From the end of the Pleistocene Epoch to the present, global climate has cycled through many phases and events with local, Andean expressions, at millennial, centennial, decadal, and interannual time scales. The earliest well-dated archaeological sites in the Central Andes date to the Younger Dryas, a 1,600-year cold reversal in much of the world, the last gasp of the waning ice age from 13,000-11,400 cal yr BP. In much of the world, the mid-Holocene (9000-3000 cal yr BP) was a time of greater than present warmth; in the Atacama Desert of northern Chile and parts of southern Peru, this appears to have a period of great aridity and low human populations labeled by Nunez as the “archaeological silence” (Grosjean et al. 1997; Sandweiss et al. 1998; however, as usual there is controversy, see for example Betancourt et al. 2000; Grosjean et al. 2001). At the same time, the first part of this period (9000-5800 cal yr BP) saw mildly increased precipitation on the north coast of Peru. The second part of the mid-Holocene (5800-3000 cal yr BP) witnessed the rise of monument building, fishing, irrigation farming, complex societies on the central and north coasts of Peru and in the adjacent highlands in a climatic context of coastal desiccation and increased interannual variability. To the south, these developments tended to lag, appearing as much as a millennium later, toward the close of the dry period (Sandweiss 2003; Calgero Santoro, personal communication)

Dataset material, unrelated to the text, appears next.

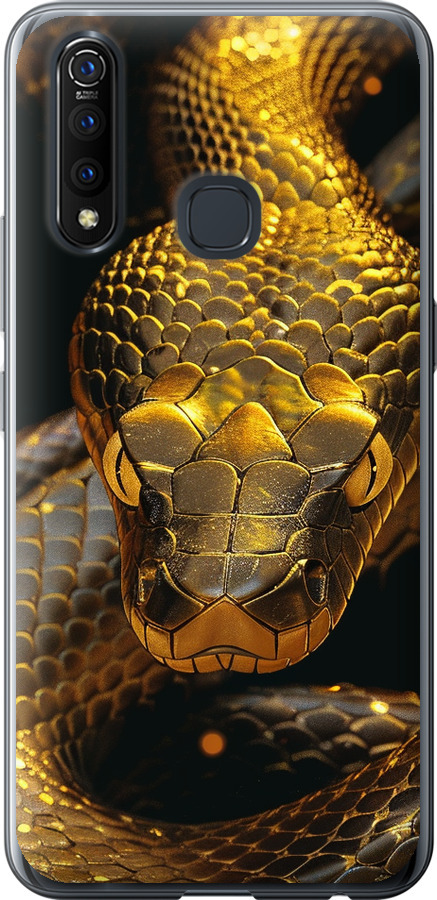 Golden snake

In the Central Andes as elsewhere, people have played major roles in changing their environment, not always for the better (Dincauze 2000; Redman 1999). Humans are active geomorphic agents (Denevan 1992; Erickson 1992; Hooke 2000) as well as frequent meddlers with the biota (Gade 1999; Johannessen and Hastorf 1990). As in much of the world, the adoption of agriculture had the most visible impact in the Andes, both by generating new

Species and by changing the landscape and available habitats (Denevan 2001; Zaro and Umire 2005). In quebradas of the western slopes, small-scale irrigation began by 6100 cal yr BP and led to “artificially created wet agroecosystems” (Dillehay et al. 2005). On the desert coast, the advent of irrigation systems (beginning perhaps as early as 4400 cal yr BP) expanded the vegetated portion of valleys from narrow gallery forests to the entire floodplain and even in places onto the desert margin. Much later, during the Middle Horizon, terracing began to transform the high Andes by radically increasing the amount of flat surface available for planting (Moseley 2001: 232-233), while the construction of raised fields in the Lake Titicaca region during the first millennium AD (1950-950cal yr BP) vastly enhanced the agricultural potential of that harsh region (e. g., Erickson 1988, 1992). One study has found that Andean terraces were particularly effective in preserving soil quality even after centuries of agricultural use (Sandor and Eash 1991, 1995). In the Llanos de Mojos of Bolivia raised fields were also constructed over a vast area (Denevan 1966; Erickson 1995; Walker 2004). In addition to farming, other deliberate or inadvertent human actions altered environments and the resources that they offered to people, and even deliberate actions often had unintended consequences (Redman 1999).